1

I am getting a weird error for the following code:

#include <assert.h>
#include <stdio.h>
#include <immintrin.h>

inline static double myfma(double x,double y, double z) {
    double r; // result                                                                                                                                                     
    __m128d xx, yy, zz,rr;

    xx = _mm_set_sd(x);// xx[0]=x, xx[1]=undefined                                                                                                                          
    yy = _mm_set_sd(y);// yy[0]=y, yy[1]=undefined                                                                                                                          
    zz = _mm_set_sd(z);// zz[0]=z, zz[1]=undefined                                                                                                                          
    r = _mm_cvtsd_f64(_mm_fmadd_pd(xx,yy,zz));

    return r;
}

void testfma() {
    double x, y, z, res;
    x = 1.0;
    y = 2.0;
    z = 3.0;

    res =  myfma(x,y,z);
    printf("test: res = x*y + z \n");
    printf("    x: %g\n", x);
    printf("    y: %g\n", y);
    printf("    z: %g\n", z);
    assert(res == 5.0);
}


int main() {
    testfma();
    return 0; 
}

compiling the code as:

g++ test.cpp -o a.out -std=c++11 -mavx2 -mfma  -march=native -g

when I run the executable I am getting the message:

Illegal instruction (core dumped)

Using gdb in order to get further details:

gdb ./a.out
(gdb) r
(gdb) r
Starting program: ....

Program received signal SIGILL, Illegal instruction.
0x000000000040067d in _mm_fmadd_pd(double __vector(2), double __vector(2), double __vector(2)) (__C=..., __B=..., __A=...)
    at /usr/lib/gcc/x86_64-linux-gnu/5/include/fmaintrin.h:42
42                                                 (__v2df)__C);

However when using valgrind as follows:

valgrind ./a.out
==9825== Memcheck, a memory error detector
==9825== Copyright (C) 2002-2015, and GNU GPL'd, by Julian Seward et al.
==9825== Using Valgrind-3.11.0 and LibVEX; rerun with -h for copyright 

info
==9825== Command: ./helios.x
==9825== 
test: res = x*y + z 
    x: 1
    y: 2
    z: 3
    res: 5
==9825== 
==9825== HEAP SUMMARY:
==9825==     in use at exit: 0 bytes in 0 blocks
==9825==   total heap usage: 1 allocs, 1 frees, 1,024 bytes allocated
==9825== 
==9825== All heap blocks were freed -- no leaks are possible
==9825== 
==9825== For counts of detected and suppressed errors, rerun with: -v
==9825== ERROR SUMMARY: 0 errors from 0 contexts (suppressed: 0 from 0)

The program seems to be working.

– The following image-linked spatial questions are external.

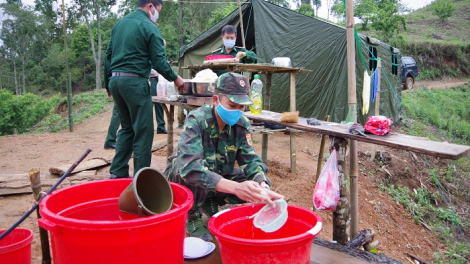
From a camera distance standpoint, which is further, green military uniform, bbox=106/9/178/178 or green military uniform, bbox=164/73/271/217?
green military uniform, bbox=106/9/178/178

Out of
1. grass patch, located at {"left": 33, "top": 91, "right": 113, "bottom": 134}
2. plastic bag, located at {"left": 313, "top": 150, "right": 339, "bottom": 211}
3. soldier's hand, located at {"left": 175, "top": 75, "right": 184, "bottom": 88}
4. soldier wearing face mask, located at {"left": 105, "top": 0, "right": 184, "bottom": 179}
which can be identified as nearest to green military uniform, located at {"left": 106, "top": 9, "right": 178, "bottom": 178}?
soldier wearing face mask, located at {"left": 105, "top": 0, "right": 184, "bottom": 179}

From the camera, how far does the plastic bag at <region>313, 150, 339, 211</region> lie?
9.34ft

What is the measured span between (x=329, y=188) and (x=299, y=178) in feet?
7.75

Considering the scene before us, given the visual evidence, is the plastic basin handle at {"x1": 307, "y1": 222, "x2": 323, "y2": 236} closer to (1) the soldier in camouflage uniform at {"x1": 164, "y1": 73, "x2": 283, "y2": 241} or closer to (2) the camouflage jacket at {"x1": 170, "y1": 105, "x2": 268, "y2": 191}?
(1) the soldier in camouflage uniform at {"x1": 164, "y1": 73, "x2": 283, "y2": 241}

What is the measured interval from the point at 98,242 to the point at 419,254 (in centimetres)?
458

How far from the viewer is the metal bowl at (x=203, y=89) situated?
398 cm

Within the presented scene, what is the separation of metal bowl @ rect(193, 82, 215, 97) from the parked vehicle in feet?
44.0

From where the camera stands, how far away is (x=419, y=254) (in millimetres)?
4715

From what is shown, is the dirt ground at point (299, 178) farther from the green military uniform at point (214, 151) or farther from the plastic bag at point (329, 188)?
the green military uniform at point (214, 151)

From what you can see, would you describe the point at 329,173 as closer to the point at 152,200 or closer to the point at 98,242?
the point at 152,200

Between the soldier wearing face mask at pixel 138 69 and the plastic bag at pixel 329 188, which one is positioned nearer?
the plastic bag at pixel 329 188

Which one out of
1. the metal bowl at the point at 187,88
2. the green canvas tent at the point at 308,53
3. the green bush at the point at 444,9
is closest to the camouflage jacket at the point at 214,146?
the metal bowl at the point at 187,88

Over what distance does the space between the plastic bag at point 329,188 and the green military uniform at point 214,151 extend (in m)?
0.57

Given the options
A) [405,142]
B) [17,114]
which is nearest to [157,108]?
[405,142]
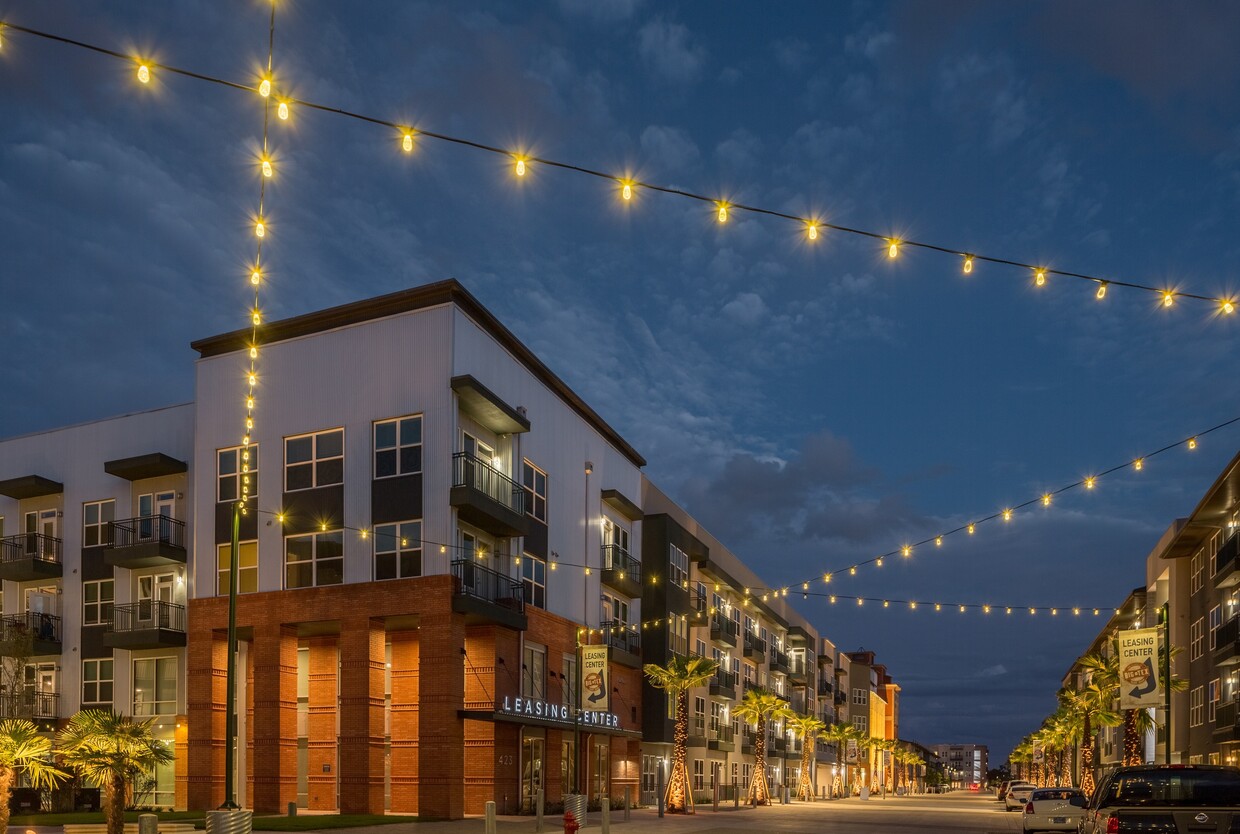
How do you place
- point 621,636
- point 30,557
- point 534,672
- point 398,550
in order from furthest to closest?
point 621,636, point 30,557, point 534,672, point 398,550

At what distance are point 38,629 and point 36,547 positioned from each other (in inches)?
128

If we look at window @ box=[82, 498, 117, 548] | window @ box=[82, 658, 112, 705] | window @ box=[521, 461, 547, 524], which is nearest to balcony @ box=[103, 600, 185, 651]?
window @ box=[82, 658, 112, 705]

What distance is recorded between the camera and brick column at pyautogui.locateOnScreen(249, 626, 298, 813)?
37.5 metres

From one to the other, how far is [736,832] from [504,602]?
35.5 ft

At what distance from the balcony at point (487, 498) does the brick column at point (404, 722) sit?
4592 millimetres

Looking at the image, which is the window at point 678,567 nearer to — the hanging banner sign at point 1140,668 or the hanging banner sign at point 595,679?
the hanging banner sign at point 595,679

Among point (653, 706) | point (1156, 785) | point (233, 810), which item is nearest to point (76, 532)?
point (653, 706)

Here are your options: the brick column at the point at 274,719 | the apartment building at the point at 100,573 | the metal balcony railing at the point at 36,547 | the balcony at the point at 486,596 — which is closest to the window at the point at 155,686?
the apartment building at the point at 100,573

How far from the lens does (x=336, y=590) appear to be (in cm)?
3731

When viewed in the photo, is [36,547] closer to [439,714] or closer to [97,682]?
[97,682]

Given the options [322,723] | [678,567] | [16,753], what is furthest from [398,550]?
[678,567]

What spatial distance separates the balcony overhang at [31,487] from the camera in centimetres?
4534

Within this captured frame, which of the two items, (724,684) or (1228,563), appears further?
(724,684)

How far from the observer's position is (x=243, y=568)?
1566 inches
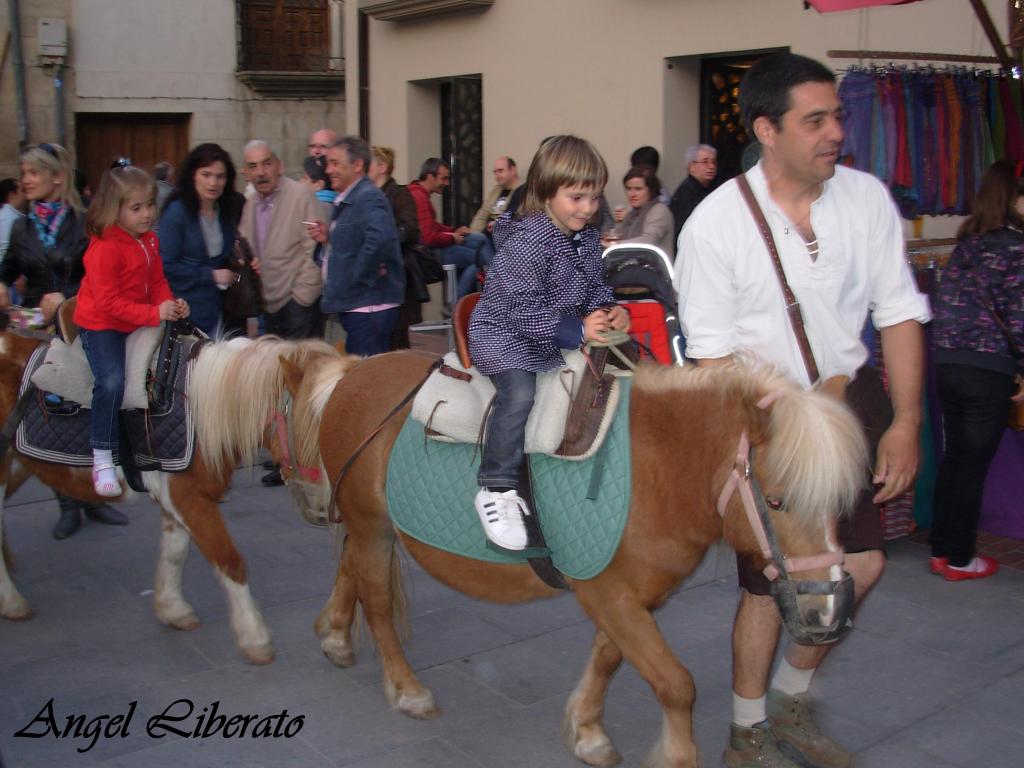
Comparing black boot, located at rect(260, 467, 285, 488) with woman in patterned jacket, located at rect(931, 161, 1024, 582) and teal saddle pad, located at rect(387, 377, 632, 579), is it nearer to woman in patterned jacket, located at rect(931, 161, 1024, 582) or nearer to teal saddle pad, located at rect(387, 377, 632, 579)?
teal saddle pad, located at rect(387, 377, 632, 579)

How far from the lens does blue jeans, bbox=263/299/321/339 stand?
7.31 m

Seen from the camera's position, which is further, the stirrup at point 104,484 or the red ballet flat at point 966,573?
the red ballet flat at point 966,573

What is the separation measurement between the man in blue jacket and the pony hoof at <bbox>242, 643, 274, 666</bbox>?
268cm

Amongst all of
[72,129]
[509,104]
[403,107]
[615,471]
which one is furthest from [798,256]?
[72,129]

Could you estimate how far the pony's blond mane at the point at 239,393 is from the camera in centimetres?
439

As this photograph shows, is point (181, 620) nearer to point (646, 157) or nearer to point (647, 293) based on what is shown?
point (647, 293)

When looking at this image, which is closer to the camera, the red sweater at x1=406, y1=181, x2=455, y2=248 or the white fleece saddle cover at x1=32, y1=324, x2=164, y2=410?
the white fleece saddle cover at x1=32, y1=324, x2=164, y2=410

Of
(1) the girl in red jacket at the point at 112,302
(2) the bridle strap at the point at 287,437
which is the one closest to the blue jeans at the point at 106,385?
(1) the girl in red jacket at the point at 112,302

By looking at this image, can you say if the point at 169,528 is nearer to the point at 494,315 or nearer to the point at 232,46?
the point at 494,315

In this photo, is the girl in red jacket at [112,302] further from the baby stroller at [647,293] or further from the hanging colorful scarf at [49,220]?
the baby stroller at [647,293]

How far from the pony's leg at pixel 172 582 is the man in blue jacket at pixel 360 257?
2184mm

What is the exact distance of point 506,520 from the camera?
328 centimetres

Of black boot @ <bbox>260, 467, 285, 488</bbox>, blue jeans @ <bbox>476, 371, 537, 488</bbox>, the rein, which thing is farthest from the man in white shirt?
black boot @ <bbox>260, 467, 285, 488</bbox>

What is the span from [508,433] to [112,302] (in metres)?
2.09
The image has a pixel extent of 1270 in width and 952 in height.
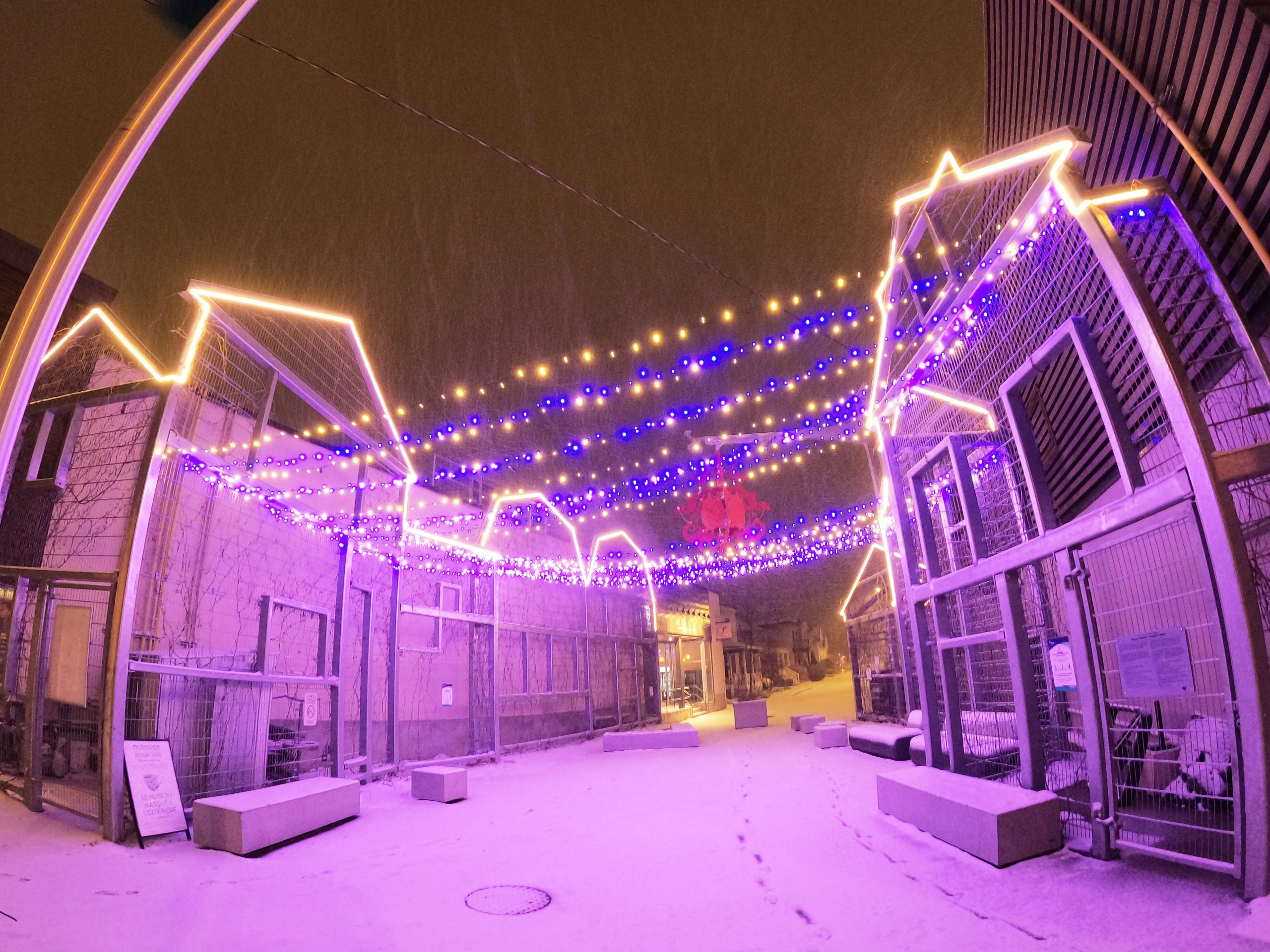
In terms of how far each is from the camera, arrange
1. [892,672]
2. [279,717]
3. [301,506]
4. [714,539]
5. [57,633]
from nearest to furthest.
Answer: [57,633], [301,506], [279,717], [714,539], [892,672]

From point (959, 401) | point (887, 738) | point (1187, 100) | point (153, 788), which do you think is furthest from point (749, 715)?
point (1187, 100)

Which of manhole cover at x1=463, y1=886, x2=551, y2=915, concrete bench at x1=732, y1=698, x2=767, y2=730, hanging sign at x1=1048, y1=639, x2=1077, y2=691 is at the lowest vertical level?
concrete bench at x1=732, y1=698, x2=767, y2=730

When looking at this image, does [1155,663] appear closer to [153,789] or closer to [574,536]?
[153,789]

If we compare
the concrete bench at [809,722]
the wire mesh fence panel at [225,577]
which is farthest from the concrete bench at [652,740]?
the wire mesh fence panel at [225,577]

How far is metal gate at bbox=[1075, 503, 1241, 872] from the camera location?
135 inches

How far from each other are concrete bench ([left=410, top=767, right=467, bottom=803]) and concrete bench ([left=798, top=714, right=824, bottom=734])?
8.51 meters

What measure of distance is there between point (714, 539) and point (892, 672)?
568 cm

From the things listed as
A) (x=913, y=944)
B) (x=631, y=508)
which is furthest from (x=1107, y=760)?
(x=631, y=508)

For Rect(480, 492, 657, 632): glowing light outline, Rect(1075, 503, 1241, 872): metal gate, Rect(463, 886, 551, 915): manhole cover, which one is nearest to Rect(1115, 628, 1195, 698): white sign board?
Rect(1075, 503, 1241, 872): metal gate

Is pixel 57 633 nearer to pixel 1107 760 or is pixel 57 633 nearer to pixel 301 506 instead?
pixel 301 506

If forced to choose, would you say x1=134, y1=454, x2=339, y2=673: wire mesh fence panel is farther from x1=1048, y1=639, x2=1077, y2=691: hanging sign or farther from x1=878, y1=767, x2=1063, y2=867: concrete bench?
x1=1048, y1=639, x2=1077, y2=691: hanging sign

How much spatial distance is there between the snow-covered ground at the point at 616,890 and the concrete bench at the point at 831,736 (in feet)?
16.7

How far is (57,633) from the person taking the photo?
591cm

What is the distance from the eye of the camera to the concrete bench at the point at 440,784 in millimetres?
7711
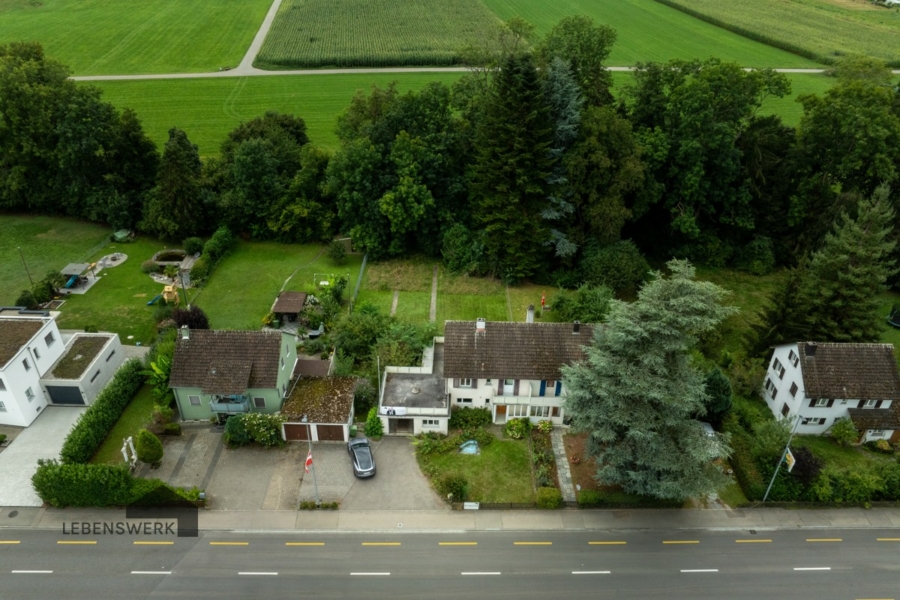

What I am missing here? How can I use _mm_fmadd_pd in a robust way? Is possible to make the example to works regardless of being running in a Intel or AMD processor? is possible to make it compile regardless using g++ or icpc?

Paul R
  • 208,748
  • 37
  • 389
  • 560
  • Are you sure your CPU has FMA ? Also, try compiling with `-g` so that when you crash in gdb you can see what's going on... – Paul R Mar 17 '17 at 09:55
  • Using the -g flag I get the error: (gdb) r Starting program: ...... Program received signal SIGILL, Illegal instruction. 0x000000000040067d in _mm_fmadd_pd(double __vector(2), double __vector(2), double __vector(2)) (__C=..., __B=..., __A=...) at /usr/lib/gcc/x86_64-linux-gnu/5/include/fmaintrin.h:42 42 (__v2df)__C); – Rubén Darío Guerrero Mar 17 '17 at 10:02

1 Answers1

0

My guess is that your CPU does not support FMA instructions. The reason it does not fail under valgrind is because valgrind can emulate certain instructions.

You might want to consider using std::fma if you only want SISD. With gcc it generates an inline FMA instruction, but if you compile for a non-FMA target then it will fall back to a non-FMA implementation.

Paul R
  • 208,748
  • 37
  • 389
  • 560